▶ PROMPT
When you reach the line containing "Given this setup, evaluate" in the entries below, please begin setting down lines exactly, stop only after the last one, and add nothing else.
──────────────────────────────
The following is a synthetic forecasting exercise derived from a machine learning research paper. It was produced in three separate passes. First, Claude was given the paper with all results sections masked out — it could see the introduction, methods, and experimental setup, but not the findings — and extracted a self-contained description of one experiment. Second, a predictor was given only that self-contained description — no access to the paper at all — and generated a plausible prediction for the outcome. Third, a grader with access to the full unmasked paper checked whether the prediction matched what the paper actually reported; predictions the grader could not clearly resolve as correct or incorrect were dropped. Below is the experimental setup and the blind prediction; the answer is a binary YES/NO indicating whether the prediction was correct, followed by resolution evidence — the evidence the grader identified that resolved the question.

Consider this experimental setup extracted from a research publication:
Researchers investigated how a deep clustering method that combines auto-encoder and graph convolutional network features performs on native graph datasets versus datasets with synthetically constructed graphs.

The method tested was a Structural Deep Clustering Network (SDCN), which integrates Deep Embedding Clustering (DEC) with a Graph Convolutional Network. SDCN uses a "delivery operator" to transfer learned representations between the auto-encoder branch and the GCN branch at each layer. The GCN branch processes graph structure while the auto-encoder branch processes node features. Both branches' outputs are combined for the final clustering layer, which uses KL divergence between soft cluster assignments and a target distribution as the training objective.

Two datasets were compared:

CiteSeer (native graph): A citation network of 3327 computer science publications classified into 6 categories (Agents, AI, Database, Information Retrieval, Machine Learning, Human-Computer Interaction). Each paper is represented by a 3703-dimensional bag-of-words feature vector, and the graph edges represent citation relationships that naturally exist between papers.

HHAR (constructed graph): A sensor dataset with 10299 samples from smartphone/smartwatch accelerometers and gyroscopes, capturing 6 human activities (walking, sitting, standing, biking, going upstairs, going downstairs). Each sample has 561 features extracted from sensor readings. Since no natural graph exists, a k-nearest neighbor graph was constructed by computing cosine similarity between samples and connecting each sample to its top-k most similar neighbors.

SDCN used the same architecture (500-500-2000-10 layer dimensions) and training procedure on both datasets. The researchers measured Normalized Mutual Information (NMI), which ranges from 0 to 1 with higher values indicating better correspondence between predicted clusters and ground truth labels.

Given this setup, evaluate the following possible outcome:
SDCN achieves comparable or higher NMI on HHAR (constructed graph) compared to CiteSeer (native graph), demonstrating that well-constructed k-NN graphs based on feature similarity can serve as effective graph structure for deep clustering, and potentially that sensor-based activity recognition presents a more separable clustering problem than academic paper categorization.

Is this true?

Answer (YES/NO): YES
──────────────────────────────
▶ ANSWER
Given this setup, evaluate the following possible outcome:
SDCN achieves comparable or higher NMI on HHAR (constructed graph) compared to CiteSeer (native graph), demonstrating that well-constructed k-NN graphs based on feature similarity can serve as effective graph structure for deep clustering, and potentially that sensor-based activity recognition presents a more separable clustering problem than academic paper categorization.

Is this true?

Answer (YES/NO): YES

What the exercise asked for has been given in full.